→ Task statement
Only those lines running from the line that contains "0, 800, 453)?" through the end of the material are to be written out, each exactly as shown.

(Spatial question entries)
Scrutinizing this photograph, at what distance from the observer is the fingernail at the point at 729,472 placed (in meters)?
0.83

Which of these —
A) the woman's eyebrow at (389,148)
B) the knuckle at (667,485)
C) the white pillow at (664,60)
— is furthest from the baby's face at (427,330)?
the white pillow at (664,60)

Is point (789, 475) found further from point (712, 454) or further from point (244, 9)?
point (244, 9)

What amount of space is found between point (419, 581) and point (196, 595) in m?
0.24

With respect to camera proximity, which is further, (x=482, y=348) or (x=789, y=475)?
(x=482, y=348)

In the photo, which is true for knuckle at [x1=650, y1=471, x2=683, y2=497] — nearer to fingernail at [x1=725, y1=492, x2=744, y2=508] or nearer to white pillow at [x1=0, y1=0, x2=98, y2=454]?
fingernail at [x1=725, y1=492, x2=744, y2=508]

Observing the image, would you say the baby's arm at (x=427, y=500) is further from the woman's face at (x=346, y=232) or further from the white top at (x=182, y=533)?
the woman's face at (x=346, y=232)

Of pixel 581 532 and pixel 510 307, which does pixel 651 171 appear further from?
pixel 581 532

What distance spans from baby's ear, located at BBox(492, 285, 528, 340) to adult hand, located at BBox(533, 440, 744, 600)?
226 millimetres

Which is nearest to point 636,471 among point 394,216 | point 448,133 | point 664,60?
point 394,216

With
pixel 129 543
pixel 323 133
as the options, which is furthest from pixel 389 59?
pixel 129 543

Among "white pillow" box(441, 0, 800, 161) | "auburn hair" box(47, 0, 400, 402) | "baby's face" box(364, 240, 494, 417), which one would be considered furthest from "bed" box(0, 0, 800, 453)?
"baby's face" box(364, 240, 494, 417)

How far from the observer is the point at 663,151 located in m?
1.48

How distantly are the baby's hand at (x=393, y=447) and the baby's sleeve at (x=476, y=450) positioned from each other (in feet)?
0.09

→ Complete response
Among "white pillow" box(441, 0, 800, 161) | "auburn hair" box(47, 0, 400, 402) | "baby's face" box(364, 240, 494, 417), which one would be considered furthest from "bed" box(0, 0, 800, 453)?
"baby's face" box(364, 240, 494, 417)

How far from the observer is the point at 663,151 located in m?
1.48

How distantly are the baby's hand at (x=393, y=447) and the baby's sleeve at (x=476, y=450) positioned from each other (in feet)?
0.09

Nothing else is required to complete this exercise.